Сад
Радович сам мел углы, вычищал, сводя от усердия брови, ботинки, одежду. Раз в месяц приходила баба с огромной корзиной, забирала белье, чтобы еще через день вернуть – заношенное, не раз чиненное, но мытое.
Однако Радович был уверен: когда-то они, все втроем, шли по собственному летнему саду. И уверенность эта, опиравшаяся только на случайное воспоминание, лишь крепла с каждым годом, питаясь ежевечерним отцовским шепотом.
Вышеслав, Свевлад, Радослав, Властимир, Чеслав…
Предки твои, мой мальчик, жили во дворцах.
Впервые отец не повел его в казенный сад в Симбирске.
Они приехали летом 1879 года. Радовичу было уже тринадцать – невысокий, хрупкий, он недавно осознал, что ста́тью пошел не в отца, и тяжко, тайно это переживал. Нанятая телега то громыхала по булыжнику, то мягко переваливалась в роскошной, совсем деревенской пыли. Два узла с постелью, дорожный сундук – большой, уставший до смерти, изношенный, как бродяга, – вот и все добро. Отец шел рядом, высоко вскинув невидящее лицо, и слегка придерживал рукой столик-бобик, небольшой изящный, столешница действительно похожа на боб. Когда-то – в иной, сказочной жизни, в которую Радович верил больше, чем в настоящую, – столик стоял в светлой просторной комнате, и женщина в светлом просторном платье присаживалась к нему, чтобы написать прелестную картавую записку, и сад, радостный, яркий, огромный, вбегал, запыхавшись, сразу через три распахнутых окна.
Валкая телега, ватная спина то и дело сплевывающего мужика, Симбирск.
Город, в августе 1864-го за девять дней выгоревший почти дотла, и пятнадцать лет спустя все еще был слаб, как выздоравливающий больной.
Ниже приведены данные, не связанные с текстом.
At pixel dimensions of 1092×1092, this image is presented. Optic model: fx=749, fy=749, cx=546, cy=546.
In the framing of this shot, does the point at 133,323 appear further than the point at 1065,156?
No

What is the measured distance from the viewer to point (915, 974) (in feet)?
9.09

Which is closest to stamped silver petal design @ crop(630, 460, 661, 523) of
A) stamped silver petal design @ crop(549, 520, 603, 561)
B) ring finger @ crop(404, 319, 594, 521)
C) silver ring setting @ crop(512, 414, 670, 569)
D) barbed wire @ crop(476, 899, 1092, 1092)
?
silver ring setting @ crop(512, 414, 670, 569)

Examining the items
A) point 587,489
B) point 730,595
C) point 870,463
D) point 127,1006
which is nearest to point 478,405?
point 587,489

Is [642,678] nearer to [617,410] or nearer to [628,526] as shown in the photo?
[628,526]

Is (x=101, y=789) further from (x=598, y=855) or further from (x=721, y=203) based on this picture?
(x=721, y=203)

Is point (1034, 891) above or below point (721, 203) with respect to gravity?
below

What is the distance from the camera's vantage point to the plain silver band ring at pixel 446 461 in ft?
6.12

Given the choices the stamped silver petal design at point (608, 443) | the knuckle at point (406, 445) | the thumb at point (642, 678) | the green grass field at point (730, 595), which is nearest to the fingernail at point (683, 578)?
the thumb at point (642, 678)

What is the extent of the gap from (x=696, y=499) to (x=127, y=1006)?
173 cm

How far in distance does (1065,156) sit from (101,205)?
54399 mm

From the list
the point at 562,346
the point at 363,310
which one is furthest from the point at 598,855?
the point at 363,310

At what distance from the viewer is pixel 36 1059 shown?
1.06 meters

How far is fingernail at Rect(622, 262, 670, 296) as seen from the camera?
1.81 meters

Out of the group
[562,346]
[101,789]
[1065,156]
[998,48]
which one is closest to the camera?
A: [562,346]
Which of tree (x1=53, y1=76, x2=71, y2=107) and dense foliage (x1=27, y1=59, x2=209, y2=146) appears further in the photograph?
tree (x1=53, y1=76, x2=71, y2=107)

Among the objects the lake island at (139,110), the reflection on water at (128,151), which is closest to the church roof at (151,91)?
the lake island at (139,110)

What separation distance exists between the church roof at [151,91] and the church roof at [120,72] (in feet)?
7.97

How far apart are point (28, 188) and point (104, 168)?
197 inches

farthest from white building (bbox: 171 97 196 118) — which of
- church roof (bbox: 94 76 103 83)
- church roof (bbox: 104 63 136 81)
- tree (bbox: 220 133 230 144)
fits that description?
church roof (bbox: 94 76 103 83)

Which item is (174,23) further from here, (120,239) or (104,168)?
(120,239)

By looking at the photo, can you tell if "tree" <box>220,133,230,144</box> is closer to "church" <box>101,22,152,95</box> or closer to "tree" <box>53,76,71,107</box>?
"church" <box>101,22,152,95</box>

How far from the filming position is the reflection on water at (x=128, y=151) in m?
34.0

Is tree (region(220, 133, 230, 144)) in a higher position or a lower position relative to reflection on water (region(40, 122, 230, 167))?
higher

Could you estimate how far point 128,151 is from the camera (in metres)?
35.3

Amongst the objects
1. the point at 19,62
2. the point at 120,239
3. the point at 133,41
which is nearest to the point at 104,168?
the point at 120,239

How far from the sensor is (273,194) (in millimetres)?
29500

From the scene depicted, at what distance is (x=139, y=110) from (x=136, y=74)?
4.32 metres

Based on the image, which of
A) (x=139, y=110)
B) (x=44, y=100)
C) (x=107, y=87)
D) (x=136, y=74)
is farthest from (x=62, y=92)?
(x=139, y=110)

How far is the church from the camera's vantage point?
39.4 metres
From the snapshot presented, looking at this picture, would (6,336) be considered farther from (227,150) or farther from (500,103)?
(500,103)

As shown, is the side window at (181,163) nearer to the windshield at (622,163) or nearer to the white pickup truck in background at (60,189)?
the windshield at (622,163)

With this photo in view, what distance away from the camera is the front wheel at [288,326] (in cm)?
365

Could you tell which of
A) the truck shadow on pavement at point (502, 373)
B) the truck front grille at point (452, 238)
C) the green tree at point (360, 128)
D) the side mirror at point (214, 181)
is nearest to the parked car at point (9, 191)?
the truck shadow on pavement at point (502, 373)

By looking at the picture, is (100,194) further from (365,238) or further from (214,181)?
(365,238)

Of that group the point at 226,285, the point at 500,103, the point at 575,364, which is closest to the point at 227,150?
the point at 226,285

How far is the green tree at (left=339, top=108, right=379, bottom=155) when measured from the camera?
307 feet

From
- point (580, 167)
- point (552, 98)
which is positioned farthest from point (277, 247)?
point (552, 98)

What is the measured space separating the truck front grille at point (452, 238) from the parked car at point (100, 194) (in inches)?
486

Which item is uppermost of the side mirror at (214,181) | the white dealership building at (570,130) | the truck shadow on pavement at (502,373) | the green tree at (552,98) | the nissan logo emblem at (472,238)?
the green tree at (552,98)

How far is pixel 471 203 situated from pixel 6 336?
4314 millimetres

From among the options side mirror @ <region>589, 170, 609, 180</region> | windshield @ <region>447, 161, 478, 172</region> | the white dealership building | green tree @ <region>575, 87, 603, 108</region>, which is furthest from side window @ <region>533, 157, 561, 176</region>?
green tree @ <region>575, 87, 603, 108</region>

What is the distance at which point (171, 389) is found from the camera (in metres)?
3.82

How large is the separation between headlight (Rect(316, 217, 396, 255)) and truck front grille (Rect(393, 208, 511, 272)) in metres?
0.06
То там, то тут стояли, дрожа в горячем воздухе, призраки трех тысяч погибших домов, метались в невидимом пламени ангелы, звери, люди, и няньки все еще стращали детей польскими поджигателями. Хотя уже в 1866 году было ясно (и признано – сухо, вполголоса, официально), что Бог в тот роковой день явился не революцией, а чьей-то не втоптанной в землю цигаркой, ненароком выпавшим красным недобрым угольком. Сотни невинно сгоревших, двое безвинно расстрелянных, Герцен, колотящийся в колокол с отчаянным криком – это все проклятый царь, царь, царь, они сами сожгли вас, сами – проклятые они!
Квартиру в Симбирске снять было непросто и теперь. Пришлось довольствоваться углом: комната, скрипучий коридор, застывшее в столпе смрада отхожее место. Хозяйка, тугая, красномясая, мысленно взвесив и пересчитав барахло новых жильцов, кланялась все мельче, мельче, пока не перестала – совсем. Столик-бобик поселился у окна. Радович – на кушетке. Отец отгородился ширмой – неловкой, шелковой, стыдливой, тоже, должно быть, маминой. Быт наладился потихоньку – маленький, жалкий, неуютный, как налаживался всегда.